Write out the data below word for word, from the line containing "How far are point" through the end of the data, with both ends included. Leave the pictures out of your answer.
## Start RAW DATA
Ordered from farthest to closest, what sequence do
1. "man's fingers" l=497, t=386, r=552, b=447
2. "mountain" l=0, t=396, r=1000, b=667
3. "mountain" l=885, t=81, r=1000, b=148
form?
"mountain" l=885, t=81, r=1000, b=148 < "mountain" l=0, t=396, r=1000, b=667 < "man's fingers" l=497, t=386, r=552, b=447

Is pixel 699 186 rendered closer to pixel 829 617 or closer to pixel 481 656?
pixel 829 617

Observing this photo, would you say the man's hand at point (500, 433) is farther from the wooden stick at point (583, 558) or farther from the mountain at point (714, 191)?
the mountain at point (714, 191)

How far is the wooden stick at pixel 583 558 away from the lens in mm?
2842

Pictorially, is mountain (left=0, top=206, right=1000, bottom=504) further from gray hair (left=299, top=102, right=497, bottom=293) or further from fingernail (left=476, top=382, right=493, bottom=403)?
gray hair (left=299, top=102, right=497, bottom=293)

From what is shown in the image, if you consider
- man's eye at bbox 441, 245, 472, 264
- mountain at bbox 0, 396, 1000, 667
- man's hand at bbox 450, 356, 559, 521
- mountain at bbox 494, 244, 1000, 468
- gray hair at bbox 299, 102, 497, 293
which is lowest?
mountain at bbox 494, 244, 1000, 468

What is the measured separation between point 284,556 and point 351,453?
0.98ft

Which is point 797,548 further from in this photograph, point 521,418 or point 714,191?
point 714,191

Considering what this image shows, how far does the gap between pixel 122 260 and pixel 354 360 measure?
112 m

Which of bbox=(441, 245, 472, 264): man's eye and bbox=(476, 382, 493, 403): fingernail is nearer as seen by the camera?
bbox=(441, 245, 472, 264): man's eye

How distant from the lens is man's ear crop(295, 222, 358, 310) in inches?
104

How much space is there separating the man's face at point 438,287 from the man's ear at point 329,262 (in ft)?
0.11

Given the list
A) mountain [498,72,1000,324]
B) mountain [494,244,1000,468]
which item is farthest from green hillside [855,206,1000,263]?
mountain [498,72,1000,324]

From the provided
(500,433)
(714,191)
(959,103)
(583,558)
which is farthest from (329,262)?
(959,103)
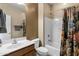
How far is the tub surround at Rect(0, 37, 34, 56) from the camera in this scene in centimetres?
165

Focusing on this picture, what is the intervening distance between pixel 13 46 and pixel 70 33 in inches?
29.4

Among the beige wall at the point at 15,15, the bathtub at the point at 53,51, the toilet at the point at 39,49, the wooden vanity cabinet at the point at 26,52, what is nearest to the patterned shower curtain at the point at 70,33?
the bathtub at the point at 53,51

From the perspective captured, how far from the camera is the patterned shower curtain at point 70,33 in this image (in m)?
1.69

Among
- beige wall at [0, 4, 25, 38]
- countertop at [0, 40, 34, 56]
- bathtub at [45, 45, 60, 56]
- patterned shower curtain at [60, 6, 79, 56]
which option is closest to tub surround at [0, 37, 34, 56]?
countertop at [0, 40, 34, 56]

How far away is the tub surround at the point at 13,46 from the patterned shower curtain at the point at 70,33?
432mm

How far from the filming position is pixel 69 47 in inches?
68.1

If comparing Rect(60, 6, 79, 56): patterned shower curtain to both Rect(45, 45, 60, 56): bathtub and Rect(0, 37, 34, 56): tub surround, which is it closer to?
Rect(45, 45, 60, 56): bathtub

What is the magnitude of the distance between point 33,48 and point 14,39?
0.89 ft

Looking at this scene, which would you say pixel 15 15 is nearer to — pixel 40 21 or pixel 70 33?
pixel 40 21

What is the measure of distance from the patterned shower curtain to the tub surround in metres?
0.43

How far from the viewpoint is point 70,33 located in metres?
1.71

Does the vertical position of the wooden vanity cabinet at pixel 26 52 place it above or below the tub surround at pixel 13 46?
below

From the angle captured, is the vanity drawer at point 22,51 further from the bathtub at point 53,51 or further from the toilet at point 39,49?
the bathtub at point 53,51

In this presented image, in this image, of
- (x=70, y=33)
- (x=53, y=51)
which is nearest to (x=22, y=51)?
(x=53, y=51)
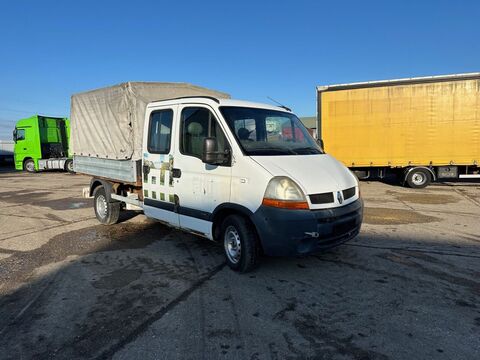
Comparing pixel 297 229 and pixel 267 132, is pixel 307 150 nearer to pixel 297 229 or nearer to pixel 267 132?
pixel 267 132

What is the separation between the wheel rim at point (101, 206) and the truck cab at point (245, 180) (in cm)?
220

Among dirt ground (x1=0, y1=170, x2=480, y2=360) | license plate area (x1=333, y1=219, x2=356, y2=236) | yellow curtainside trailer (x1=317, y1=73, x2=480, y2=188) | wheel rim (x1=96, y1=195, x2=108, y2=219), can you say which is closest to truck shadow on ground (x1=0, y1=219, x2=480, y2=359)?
dirt ground (x1=0, y1=170, x2=480, y2=360)

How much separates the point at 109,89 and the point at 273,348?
231 inches

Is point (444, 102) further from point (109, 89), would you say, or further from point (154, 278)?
point (154, 278)

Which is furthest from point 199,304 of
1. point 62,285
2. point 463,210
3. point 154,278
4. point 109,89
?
point 463,210

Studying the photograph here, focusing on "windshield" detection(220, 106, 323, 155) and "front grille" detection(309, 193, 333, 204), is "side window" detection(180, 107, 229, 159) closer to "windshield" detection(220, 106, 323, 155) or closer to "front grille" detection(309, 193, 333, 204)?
"windshield" detection(220, 106, 323, 155)

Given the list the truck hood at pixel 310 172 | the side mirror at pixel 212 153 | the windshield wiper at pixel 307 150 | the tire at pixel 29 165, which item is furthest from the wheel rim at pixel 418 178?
the tire at pixel 29 165

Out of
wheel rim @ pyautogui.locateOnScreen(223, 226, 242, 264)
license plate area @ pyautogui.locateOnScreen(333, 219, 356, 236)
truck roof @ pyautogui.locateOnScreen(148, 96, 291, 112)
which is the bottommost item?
wheel rim @ pyautogui.locateOnScreen(223, 226, 242, 264)

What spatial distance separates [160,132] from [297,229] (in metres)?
2.87

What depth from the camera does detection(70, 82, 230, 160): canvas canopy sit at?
21.4 feet

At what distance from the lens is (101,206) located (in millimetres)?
7996

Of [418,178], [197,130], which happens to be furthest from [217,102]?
[418,178]

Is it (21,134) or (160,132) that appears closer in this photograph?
(160,132)

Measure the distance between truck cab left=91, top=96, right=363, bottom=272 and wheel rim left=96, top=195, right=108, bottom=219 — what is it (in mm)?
2195
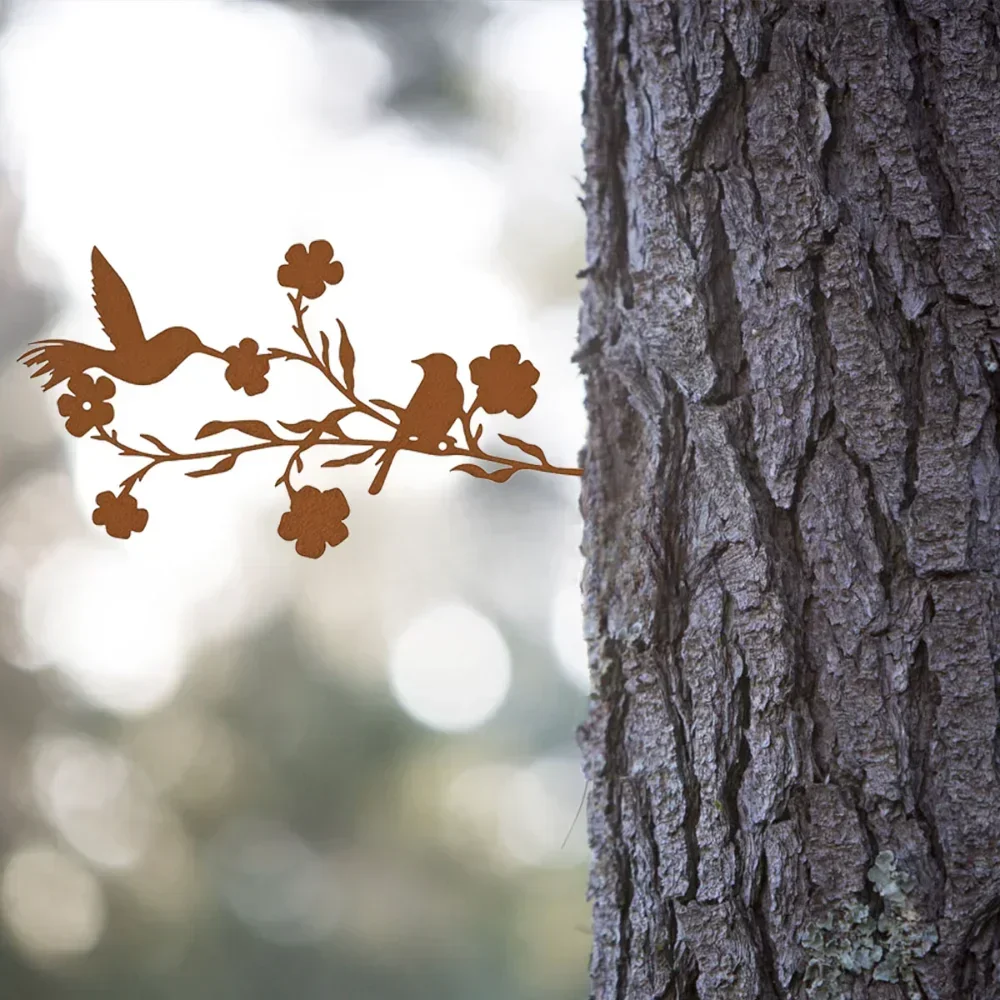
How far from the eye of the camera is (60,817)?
9.18ft

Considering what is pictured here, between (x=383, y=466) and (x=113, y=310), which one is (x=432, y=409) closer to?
(x=383, y=466)

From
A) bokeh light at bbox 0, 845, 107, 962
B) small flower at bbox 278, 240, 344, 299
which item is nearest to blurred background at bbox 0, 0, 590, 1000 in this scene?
bokeh light at bbox 0, 845, 107, 962

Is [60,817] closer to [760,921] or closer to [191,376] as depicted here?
[191,376]

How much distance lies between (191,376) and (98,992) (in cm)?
173

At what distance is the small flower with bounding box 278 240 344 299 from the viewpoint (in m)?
0.69

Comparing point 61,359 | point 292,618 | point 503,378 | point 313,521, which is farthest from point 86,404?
point 292,618

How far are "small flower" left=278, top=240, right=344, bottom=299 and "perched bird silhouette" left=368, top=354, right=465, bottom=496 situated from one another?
0.30ft

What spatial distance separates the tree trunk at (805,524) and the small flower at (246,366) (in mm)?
256

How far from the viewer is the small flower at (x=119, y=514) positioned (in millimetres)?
702

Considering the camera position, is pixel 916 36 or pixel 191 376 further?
pixel 191 376

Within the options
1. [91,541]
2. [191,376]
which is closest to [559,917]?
[91,541]

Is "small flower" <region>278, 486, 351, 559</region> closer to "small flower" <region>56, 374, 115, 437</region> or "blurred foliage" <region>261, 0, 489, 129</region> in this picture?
"small flower" <region>56, 374, 115, 437</region>

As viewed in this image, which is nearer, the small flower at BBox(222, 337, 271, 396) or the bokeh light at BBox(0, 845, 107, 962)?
the small flower at BBox(222, 337, 271, 396)

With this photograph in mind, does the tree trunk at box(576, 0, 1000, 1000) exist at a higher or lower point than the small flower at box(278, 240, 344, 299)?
lower
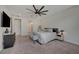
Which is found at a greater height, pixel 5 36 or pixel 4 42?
pixel 5 36

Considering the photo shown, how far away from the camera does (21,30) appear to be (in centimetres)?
820

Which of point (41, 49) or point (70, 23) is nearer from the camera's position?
point (41, 49)

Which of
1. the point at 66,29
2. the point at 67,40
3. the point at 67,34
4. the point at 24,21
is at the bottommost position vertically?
the point at 67,40

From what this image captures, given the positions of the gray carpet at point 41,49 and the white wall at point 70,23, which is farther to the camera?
the white wall at point 70,23

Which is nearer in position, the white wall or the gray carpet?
the gray carpet

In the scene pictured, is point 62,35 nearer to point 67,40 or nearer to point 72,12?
point 67,40

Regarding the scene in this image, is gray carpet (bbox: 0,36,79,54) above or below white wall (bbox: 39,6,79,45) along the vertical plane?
below

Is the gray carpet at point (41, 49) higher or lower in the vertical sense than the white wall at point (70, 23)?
lower

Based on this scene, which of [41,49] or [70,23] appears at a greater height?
[70,23]

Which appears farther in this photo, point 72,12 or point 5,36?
point 72,12
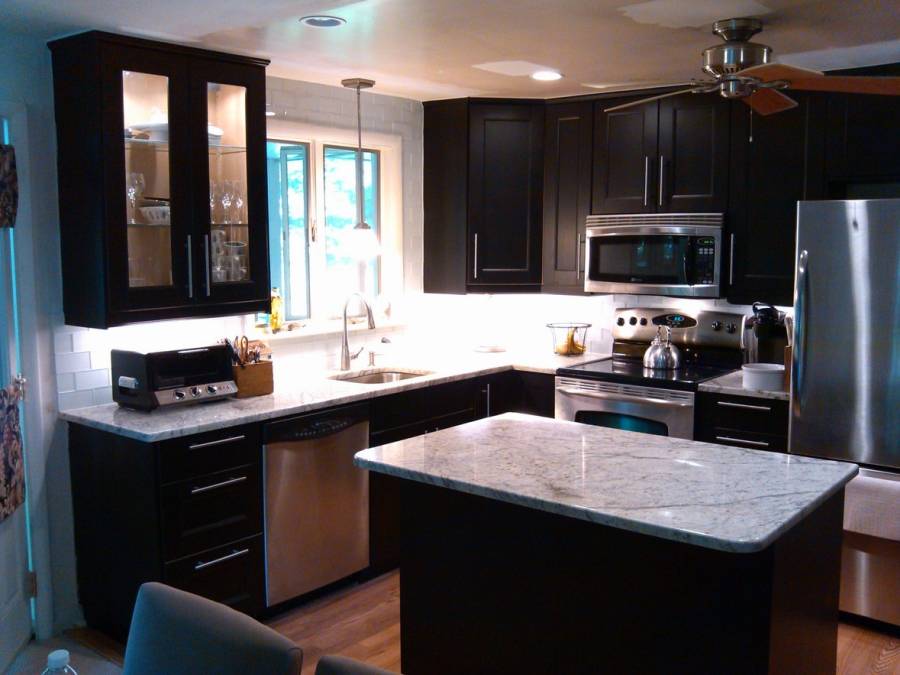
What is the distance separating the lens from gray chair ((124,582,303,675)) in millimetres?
1385

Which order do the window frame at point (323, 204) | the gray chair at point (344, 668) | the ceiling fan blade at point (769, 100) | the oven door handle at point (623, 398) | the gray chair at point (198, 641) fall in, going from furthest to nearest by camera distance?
the window frame at point (323, 204) → the oven door handle at point (623, 398) → the ceiling fan blade at point (769, 100) → the gray chair at point (198, 641) → the gray chair at point (344, 668)

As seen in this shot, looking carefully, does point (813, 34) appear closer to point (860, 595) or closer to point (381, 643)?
point (860, 595)

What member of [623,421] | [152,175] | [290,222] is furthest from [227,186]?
[623,421]

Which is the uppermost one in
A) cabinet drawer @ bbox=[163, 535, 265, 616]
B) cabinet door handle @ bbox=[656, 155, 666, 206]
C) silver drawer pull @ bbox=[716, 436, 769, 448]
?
cabinet door handle @ bbox=[656, 155, 666, 206]

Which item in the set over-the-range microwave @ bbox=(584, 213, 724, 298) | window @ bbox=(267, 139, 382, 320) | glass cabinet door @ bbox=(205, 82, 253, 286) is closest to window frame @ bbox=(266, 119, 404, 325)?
window @ bbox=(267, 139, 382, 320)

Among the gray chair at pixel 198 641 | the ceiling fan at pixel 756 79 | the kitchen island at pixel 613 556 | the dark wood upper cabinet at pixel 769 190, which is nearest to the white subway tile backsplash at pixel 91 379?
the kitchen island at pixel 613 556

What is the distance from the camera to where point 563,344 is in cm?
480

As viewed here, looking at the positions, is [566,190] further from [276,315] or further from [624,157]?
[276,315]

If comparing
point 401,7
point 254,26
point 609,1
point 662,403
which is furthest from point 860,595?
point 254,26

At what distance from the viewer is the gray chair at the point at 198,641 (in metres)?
1.38

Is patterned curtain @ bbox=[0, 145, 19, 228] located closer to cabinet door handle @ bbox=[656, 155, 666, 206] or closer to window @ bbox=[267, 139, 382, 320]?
window @ bbox=[267, 139, 382, 320]

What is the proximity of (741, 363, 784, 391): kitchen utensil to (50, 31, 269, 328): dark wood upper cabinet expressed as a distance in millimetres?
2245

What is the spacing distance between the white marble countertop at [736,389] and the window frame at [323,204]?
75.7 inches

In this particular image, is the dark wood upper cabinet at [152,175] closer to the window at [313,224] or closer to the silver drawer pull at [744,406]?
the window at [313,224]
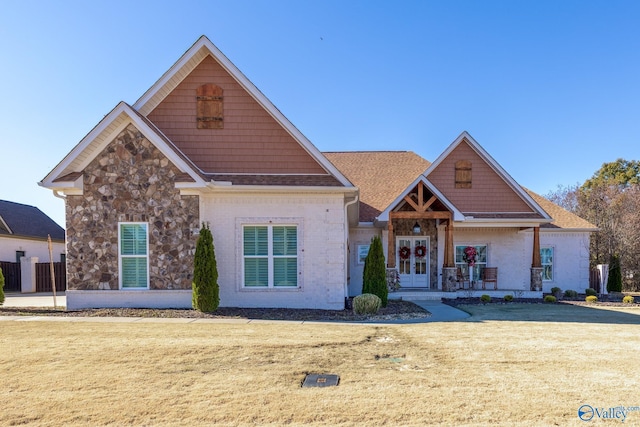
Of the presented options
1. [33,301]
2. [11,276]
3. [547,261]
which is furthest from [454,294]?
[11,276]

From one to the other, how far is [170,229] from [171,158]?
2.03 m

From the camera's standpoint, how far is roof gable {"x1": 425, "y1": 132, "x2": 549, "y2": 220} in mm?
17672

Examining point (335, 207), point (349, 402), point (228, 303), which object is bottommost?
point (228, 303)

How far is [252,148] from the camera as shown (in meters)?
12.7

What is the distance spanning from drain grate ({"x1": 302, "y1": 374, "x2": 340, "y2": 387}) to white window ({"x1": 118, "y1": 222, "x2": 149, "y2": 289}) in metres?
8.02

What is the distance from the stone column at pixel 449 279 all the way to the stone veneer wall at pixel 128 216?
403 inches

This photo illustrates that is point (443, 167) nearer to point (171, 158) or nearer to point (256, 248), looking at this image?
point (256, 248)

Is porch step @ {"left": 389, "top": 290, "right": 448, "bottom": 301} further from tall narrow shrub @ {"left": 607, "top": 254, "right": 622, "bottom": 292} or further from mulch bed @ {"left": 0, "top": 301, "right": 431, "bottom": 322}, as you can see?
tall narrow shrub @ {"left": 607, "top": 254, "right": 622, "bottom": 292}

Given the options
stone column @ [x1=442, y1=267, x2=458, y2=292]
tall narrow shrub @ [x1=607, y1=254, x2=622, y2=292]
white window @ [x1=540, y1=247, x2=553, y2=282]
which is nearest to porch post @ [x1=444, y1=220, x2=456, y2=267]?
stone column @ [x1=442, y1=267, x2=458, y2=292]

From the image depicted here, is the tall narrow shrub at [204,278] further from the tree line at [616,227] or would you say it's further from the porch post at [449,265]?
the tree line at [616,227]

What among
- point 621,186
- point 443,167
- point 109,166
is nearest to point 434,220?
point 443,167

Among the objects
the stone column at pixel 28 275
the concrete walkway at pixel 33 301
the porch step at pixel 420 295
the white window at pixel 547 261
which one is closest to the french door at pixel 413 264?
the porch step at pixel 420 295

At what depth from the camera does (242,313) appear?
11.0 metres

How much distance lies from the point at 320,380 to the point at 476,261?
15149 mm
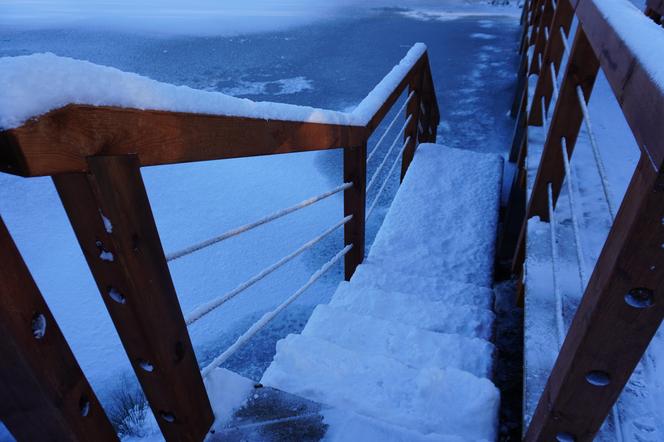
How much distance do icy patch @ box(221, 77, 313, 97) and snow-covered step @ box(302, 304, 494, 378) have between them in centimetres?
504

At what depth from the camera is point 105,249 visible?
59 centimetres

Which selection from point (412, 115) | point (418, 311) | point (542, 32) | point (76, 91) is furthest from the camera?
point (542, 32)

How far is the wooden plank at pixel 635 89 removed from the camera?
49cm

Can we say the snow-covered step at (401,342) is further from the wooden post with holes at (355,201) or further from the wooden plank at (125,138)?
the wooden plank at (125,138)

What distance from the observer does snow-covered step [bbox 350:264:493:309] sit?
5.50 ft

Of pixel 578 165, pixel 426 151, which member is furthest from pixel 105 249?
pixel 426 151

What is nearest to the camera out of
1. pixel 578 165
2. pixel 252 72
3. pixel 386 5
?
pixel 578 165

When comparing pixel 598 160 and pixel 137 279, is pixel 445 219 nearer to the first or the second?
pixel 598 160

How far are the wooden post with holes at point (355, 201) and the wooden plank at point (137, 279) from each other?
40.8 inches

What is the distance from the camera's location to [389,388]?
1.12m

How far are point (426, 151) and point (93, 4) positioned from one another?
48.3ft

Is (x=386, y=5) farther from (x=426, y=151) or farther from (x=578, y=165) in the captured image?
(x=578, y=165)

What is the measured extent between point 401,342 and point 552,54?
1748mm

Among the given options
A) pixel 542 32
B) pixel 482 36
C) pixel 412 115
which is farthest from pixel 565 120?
pixel 482 36
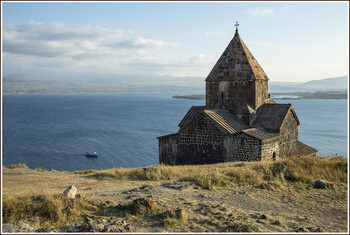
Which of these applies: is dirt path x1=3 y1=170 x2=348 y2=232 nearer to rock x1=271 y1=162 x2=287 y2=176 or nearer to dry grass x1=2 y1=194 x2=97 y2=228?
dry grass x1=2 y1=194 x2=97 y2=228

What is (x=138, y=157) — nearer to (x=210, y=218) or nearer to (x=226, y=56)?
(x=226, y=56)

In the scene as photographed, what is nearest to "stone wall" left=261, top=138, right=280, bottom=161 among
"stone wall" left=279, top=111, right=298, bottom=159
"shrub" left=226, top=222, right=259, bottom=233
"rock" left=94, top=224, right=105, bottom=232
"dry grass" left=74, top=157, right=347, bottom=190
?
"stone wall" left=279, top=111, right=298, bottom=159

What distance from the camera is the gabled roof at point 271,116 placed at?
14.4 metres

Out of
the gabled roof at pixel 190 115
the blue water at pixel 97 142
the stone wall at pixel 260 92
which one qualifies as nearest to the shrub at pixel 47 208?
## End RAW DATA
- [RESULT OF THIS EXERCISE]
How far are point (426, 151) and point (93, 4) positioned from one another?
48.3ft

Is (x=386, y=5) farther from (x=426, y=151) or farther from (x=578, y=165) in the captured image?
(x=578, y=165)

What is the measured extent between point 401,342 and point 552,54?
1748mm

Among the given options
A) pixel 542 32
B) pixel 482 36
C) pixel 412 115
which is farthest from pixel 565 120?
pixel 482 36
Which of these applies: is dirt path x1=3 y1=170 x2=348 y2=232 nearer to rock x1=271 y1=162 x2=287 y2=176 or nearer to dry grass x1=2 y1=194 x2=97 y2=228?
dry grass x1=2 y1=194 x2=97 y2=228

What is (x=138, y=157) — nearer to (x=210, y=218) or nearer to (x=226, y=56)?
(x=226, y=56)

In the scene as photographed, what is nearest to "stone wall" left=261, top=138, right=280, bottom=161 among
"stone wall" left=279, top=111, right=298, bottom=159
"shrub" left=226, top=222, right=259, bottom=233
"rock" left=94, top=224, right=105, bottom=232
"dry grass" left=74, top=157, right=347, bottom=190
?
"stone wall" left=279, top=111, right=298, bottom=159

What distance from the camera is the gabled roof at point 271,116 placed at?
14.4 metres

Out of
the gabled roof at pixel 190 115
the blue water at pixel 97 142
the stone wall at pixel 260 92
which one qualifies as nearest to the shrub at pixel 47 208?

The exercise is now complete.